Putin Not Pleased by Being Put on an Icon, Peskov Says


Paul Goble

            Staunton, February 12 – Icons featuring the visage of Vladimir Putin went on sale at St. Petersburg’s Pulkovo airport for 80,000 rubles (1300 US dollars), and the Kremlin leader’s press secretary Dmitry Peskov announced Putin isn’t pleased and doesn’t welcome such things (chernovik.net/content/lenta-novostey/v-aeroportu-sankt-peterburga-poyavilas-ikona-s-izobrazheniem-putina-na).

            Putin’s display of modesty likely has more to do with the fact that people and journalists from the West would see this icon and read much into it than opposition to this use of his visage in general.

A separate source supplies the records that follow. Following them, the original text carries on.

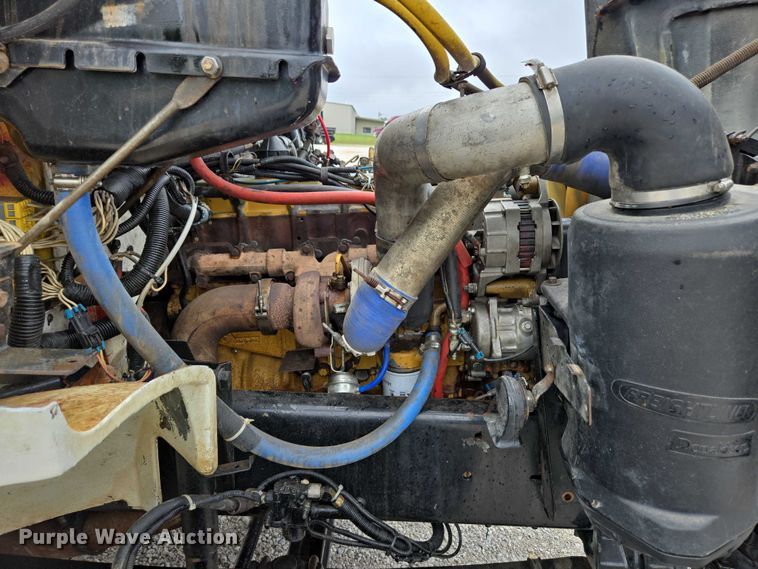 image for item ED2047 2000 Freightliner FL80 flatbed truck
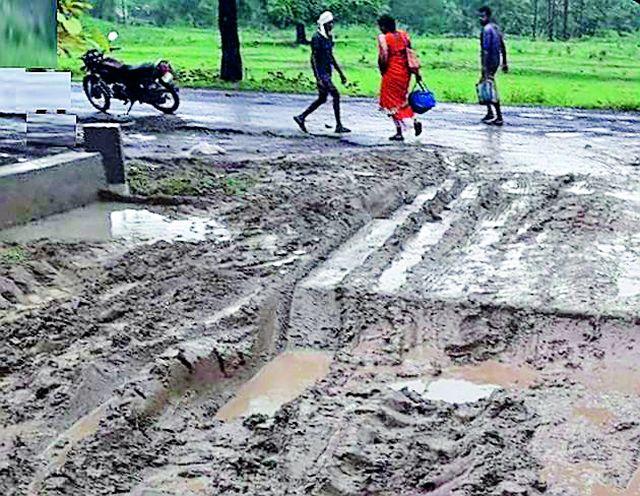 Rain riper; road muddy | पावसाची रिपरिप;रस्ते चिखलमय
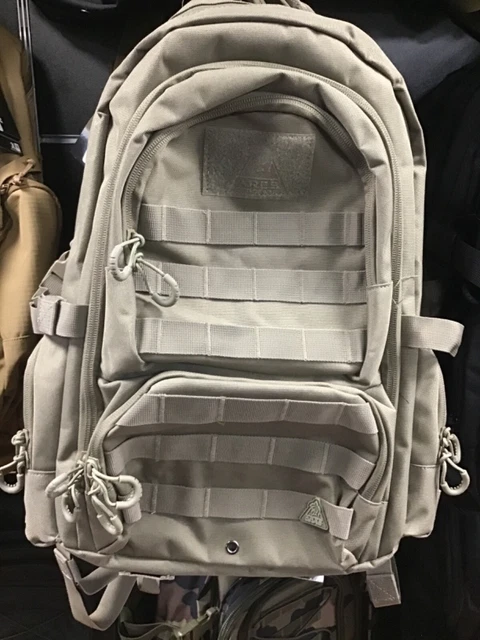 Sac à Dos BAROUD ARES Trend 40 L – Tarpaulin, Imperméable, Compartiment PC, Système Molle, Moderne
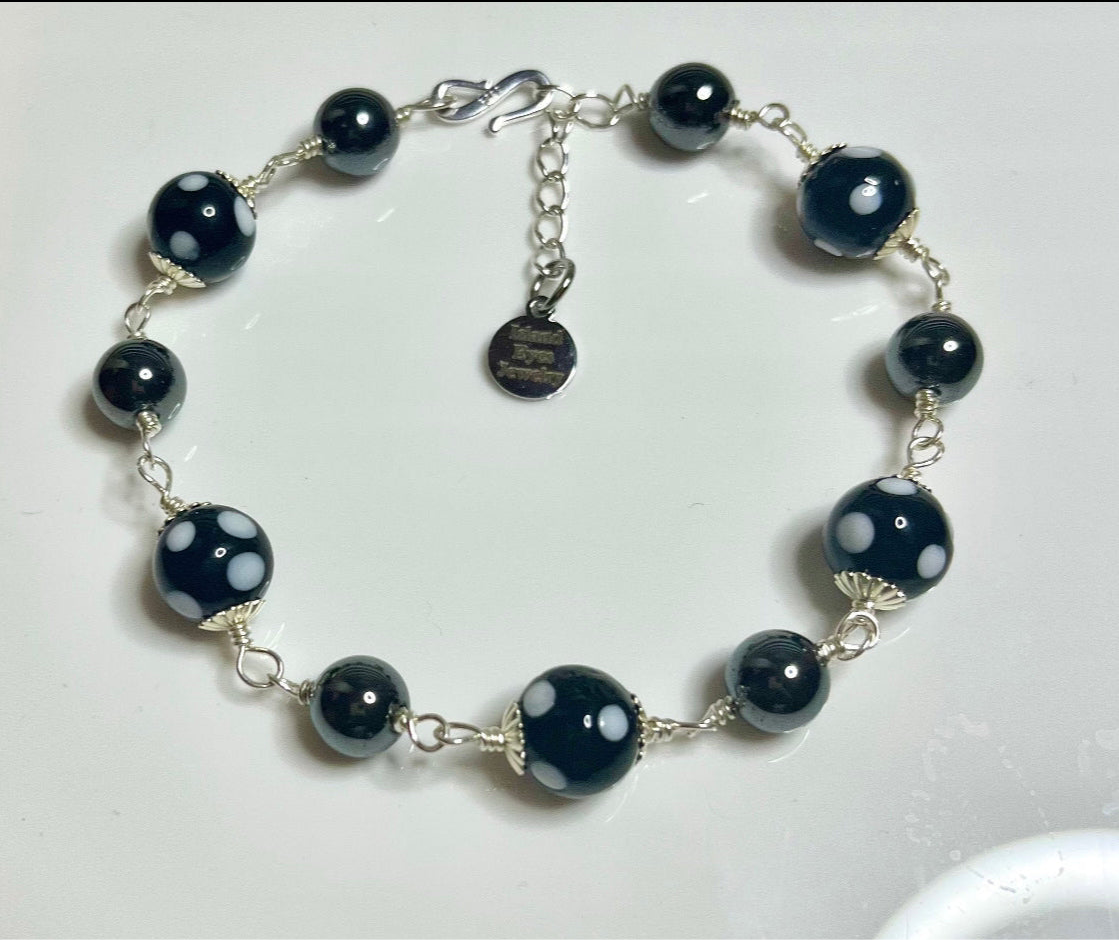 Hematite Conta di Ojo Bracelet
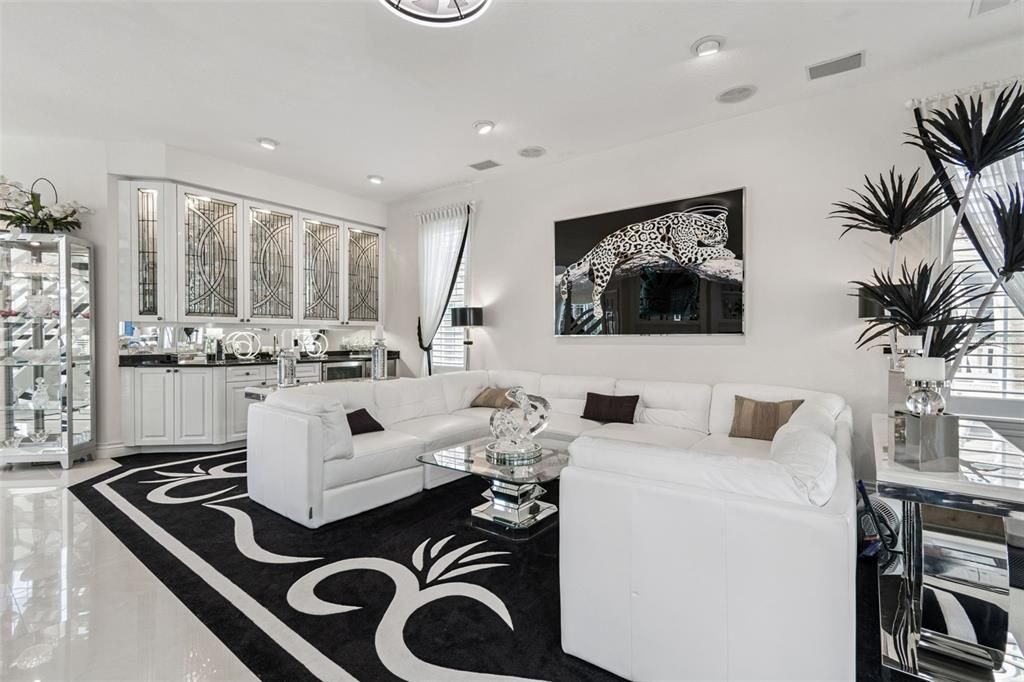 En Venta: $2,299,000 (3 camas, 3 baños, 4950 Pies cuadrados)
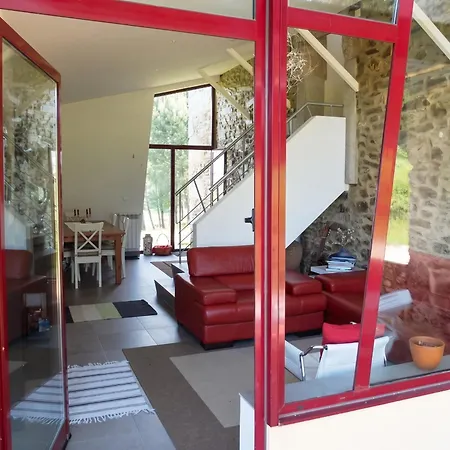 Spacious House In With Stunning Mountain Views, 150 M² Appartement *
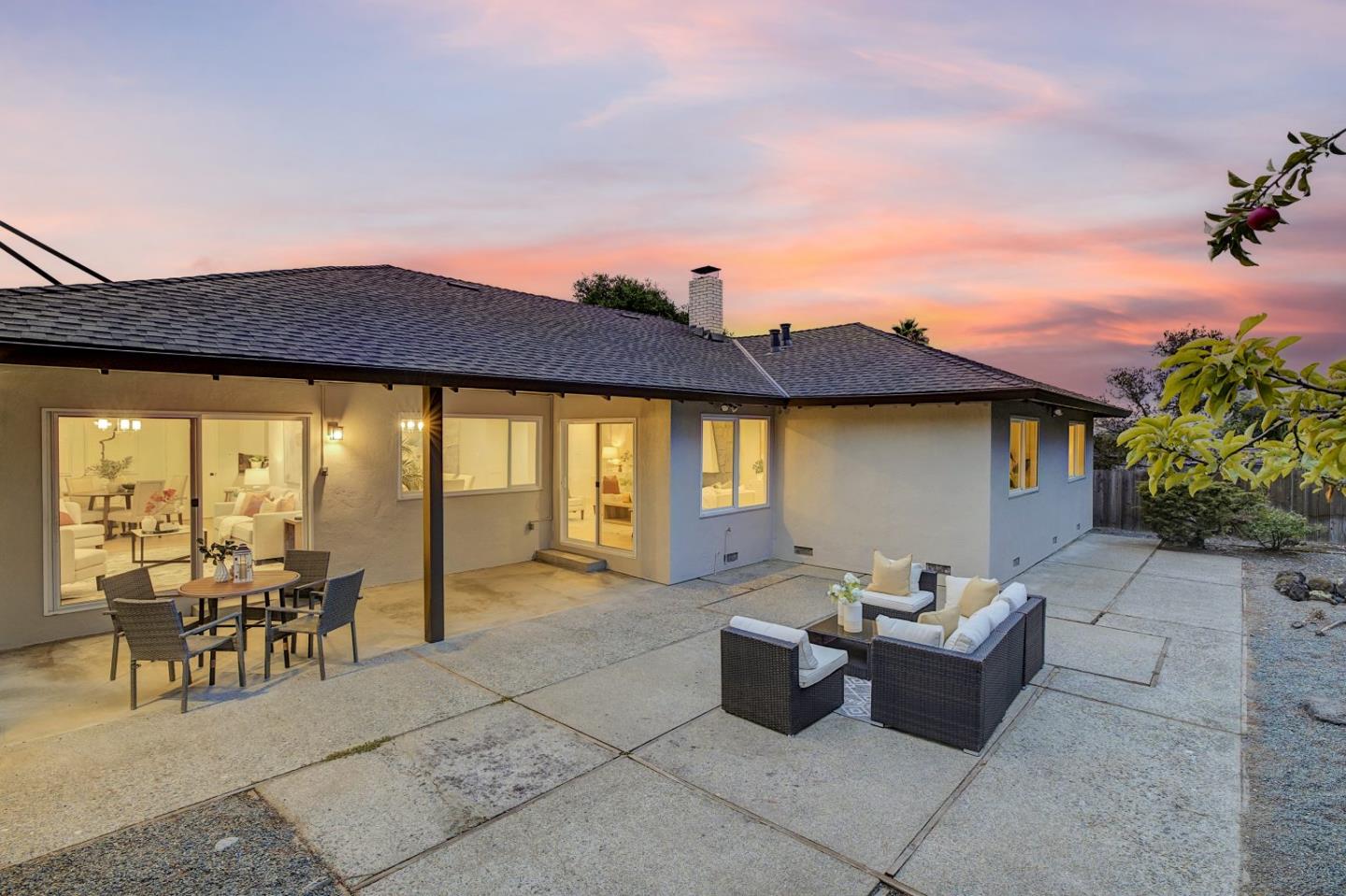 Detail Gallery Image 44 of 56 For 3045 Trousdale Dr, Burlingame,  CA 94010 - 4 Beds | 2 Baths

After all, beginning two years ago, Russian soldiers in some units were required to kiss a Putin icon (publizist.ru/blogs/4796/25580/).

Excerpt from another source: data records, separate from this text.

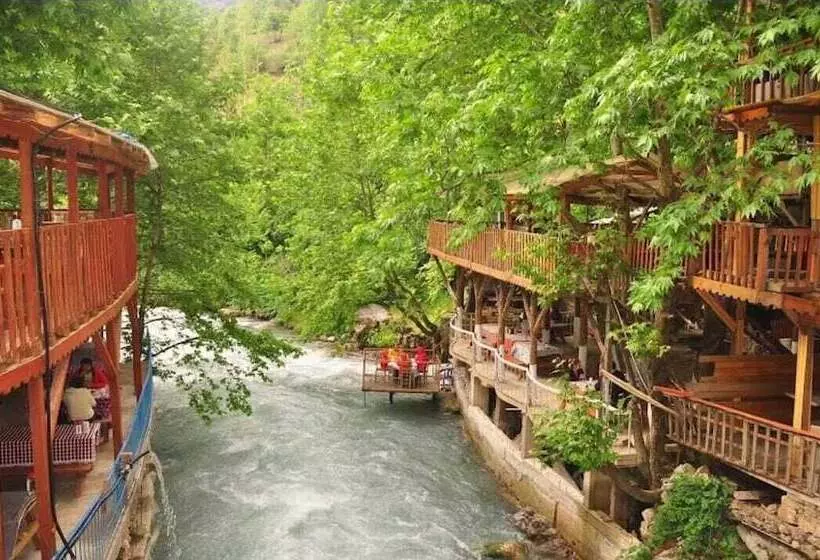 Kapuzbasi Selalesi Sahin Motel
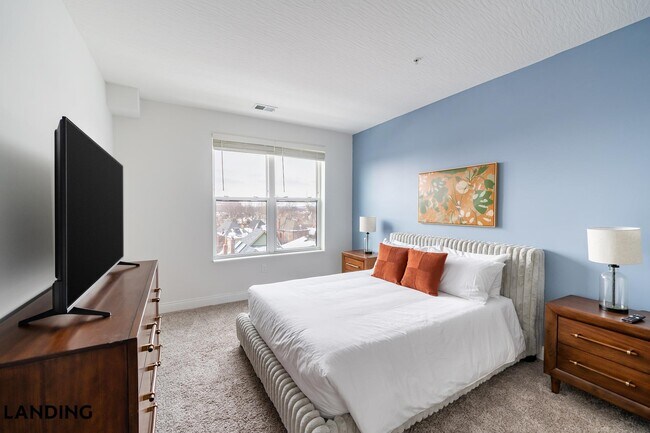 Foto del edificio - 210 W 5th Ave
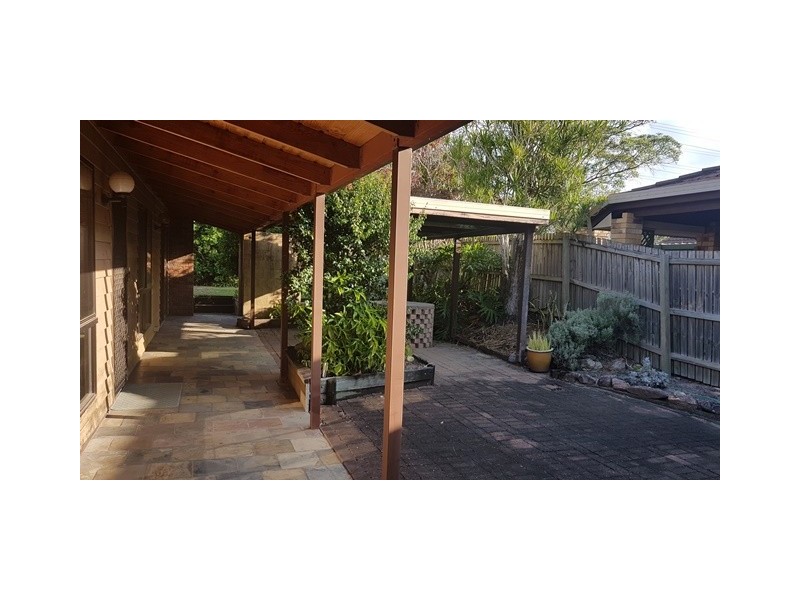 24 Lugano Street, Riverhills QLD 4074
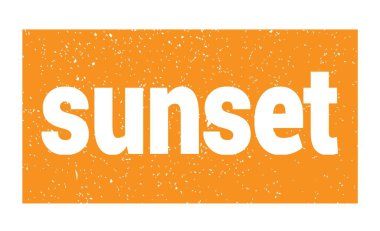 Turuncu grungy damgasıyla yazılmış SUNSET metni.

            And even earlier, Putin’s hero Stalin began to appear on icons.  In 2015, a Stalin icon was even used to bless Russia’s strategic bombers at the Engels airbase, and some Russian nationalists pressed for the canonization of the former communist dictator as an Orthodox saint   (rusjev.net/2015/06/16/svyashhennik-v-rossii-osvyatil-bazu-yadernyih-bombardirovshhikov-ikonoy-stalina-foto/).

            Putin icons aren’t the only ones having problems. The ROC MP’s Sofrino works released icons featuring the emblems of the various forces of the Russian military (ahilla.ru/voenizirovannye-ikony-s-emblemami-rodov-vojsk-predlagayut-kupit-v-sofrino/). That sparked complaints, and they were quickly withdrawn (ahilla.ru/ikonu-ili-proroka-iz-vdv-ubrali-s-sajta-sofrino-po-ukazaniyu-direktora).

            Putin’s have likely been removed from the airport in the Northern Capital, but it seems unlikely that they will disappear in locations far from where Westerners go.